On the night of our arrival to the Dev's palace, Joseph showed me a bedroom, situated on the fourth floor. It was much like a small apartment, minus the kitchen and modern day works. It had its own bathroom, fireplace, dining area. French doors led to a balcony. A forest green painted the walls, matching the bed's drapery, which was entwined with fine black thread.

Green was my favorite color. I had a feeling the room hadn't been this way before.

The only question I dared to wonder was, "Is this my bedroom?"

"Do you like it?"

I entered more inside, turning around on my heel atop a lavish fur rug, taking in the elegant designs. "It's perfect."

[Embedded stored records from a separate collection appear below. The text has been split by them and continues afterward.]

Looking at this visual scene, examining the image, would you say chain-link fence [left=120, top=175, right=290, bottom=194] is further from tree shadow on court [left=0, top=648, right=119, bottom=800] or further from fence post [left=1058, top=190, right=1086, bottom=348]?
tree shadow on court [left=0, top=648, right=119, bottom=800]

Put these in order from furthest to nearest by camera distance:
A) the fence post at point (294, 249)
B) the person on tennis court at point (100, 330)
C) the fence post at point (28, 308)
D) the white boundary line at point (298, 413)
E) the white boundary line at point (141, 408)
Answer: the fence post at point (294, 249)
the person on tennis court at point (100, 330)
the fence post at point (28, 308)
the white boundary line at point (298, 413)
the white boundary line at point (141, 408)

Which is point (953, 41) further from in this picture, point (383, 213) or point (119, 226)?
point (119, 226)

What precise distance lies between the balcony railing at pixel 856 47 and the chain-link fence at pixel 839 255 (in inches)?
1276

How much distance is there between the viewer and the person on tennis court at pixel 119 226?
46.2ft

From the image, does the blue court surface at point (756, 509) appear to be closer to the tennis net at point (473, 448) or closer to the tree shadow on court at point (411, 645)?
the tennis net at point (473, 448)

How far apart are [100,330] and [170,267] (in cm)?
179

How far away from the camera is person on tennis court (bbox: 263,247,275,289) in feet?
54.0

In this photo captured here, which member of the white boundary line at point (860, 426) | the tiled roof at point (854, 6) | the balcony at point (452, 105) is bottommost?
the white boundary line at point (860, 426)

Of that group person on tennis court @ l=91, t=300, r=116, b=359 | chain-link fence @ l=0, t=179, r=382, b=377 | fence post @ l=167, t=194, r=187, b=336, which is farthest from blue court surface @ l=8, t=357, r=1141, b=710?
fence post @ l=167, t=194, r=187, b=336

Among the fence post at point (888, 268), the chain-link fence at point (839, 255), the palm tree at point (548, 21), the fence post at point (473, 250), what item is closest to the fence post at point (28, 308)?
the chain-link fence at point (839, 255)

His mouth curved into a small smile and it was hard not to wince. "You have not seen it all."

"I think I've seen enough." I made a show of yawning.

"Would you like dinner?"

Fastening one of the curtains of the bed to its post, I whispered, "In the morning."

"That would be breakfast."

The fabric of the drapery wound easily around my fingers. "Breakfast, then."

I felt him shift, as though he were right by my shoulder. My skin prickled. "I'll leave you be. Goodnight, Adrian."

"'Night."

"And please, lock your door."

This made me face him. "Why?"

"For your own protection. Sleep well."

He opened the door, revealing the silver shoulders of two guards, and closed it behind him.

I sunk down onto the edge of the bed, leaning my head against the slender post.

Whom did I need protection from other than him? I touched my empty belt, wishing for my dagger. I would ask for it, tomorrow. No doubt Joseph would give it to me—I could not use it against him, and this is where he had the upper hand. I couldn't hurt Joseph. He would blind me before I even grasped the opportunity.

I crawled to the middle of the bed and flopped on my back, sighing at the softness contouring with my sore limbs.

Joseph had been right. If only I did know how to guard my mind, and at that thought, a feeling of powerlessness washed over me. Joseph would always be over me, so long as my mind was kept vulnerable.

So learn. Learn from who? Perhaps Ashley and Dan had a few tips. I should give them a call.

I rolled my eyes at myself.

But Joseph had fleeting moments of vulnerability himself. It was rare, yet true. My stomach clenched horribly at the memory of that night, when I accidentally discovered his biggest secret, his most terrifying memory, his deepest scar.

And how had I committed that mistake? I'd used my vain.

You could make him kiss your feet if you wanted.

I smiled, not so much because of Ris' words, but at the recollection, and found myself grinning bigger. She was alive. Temporarily disabled, but in one piece. I had so much to tell her. So much I wanted her to know. And I wanted to hug her again, never let her out of my sight.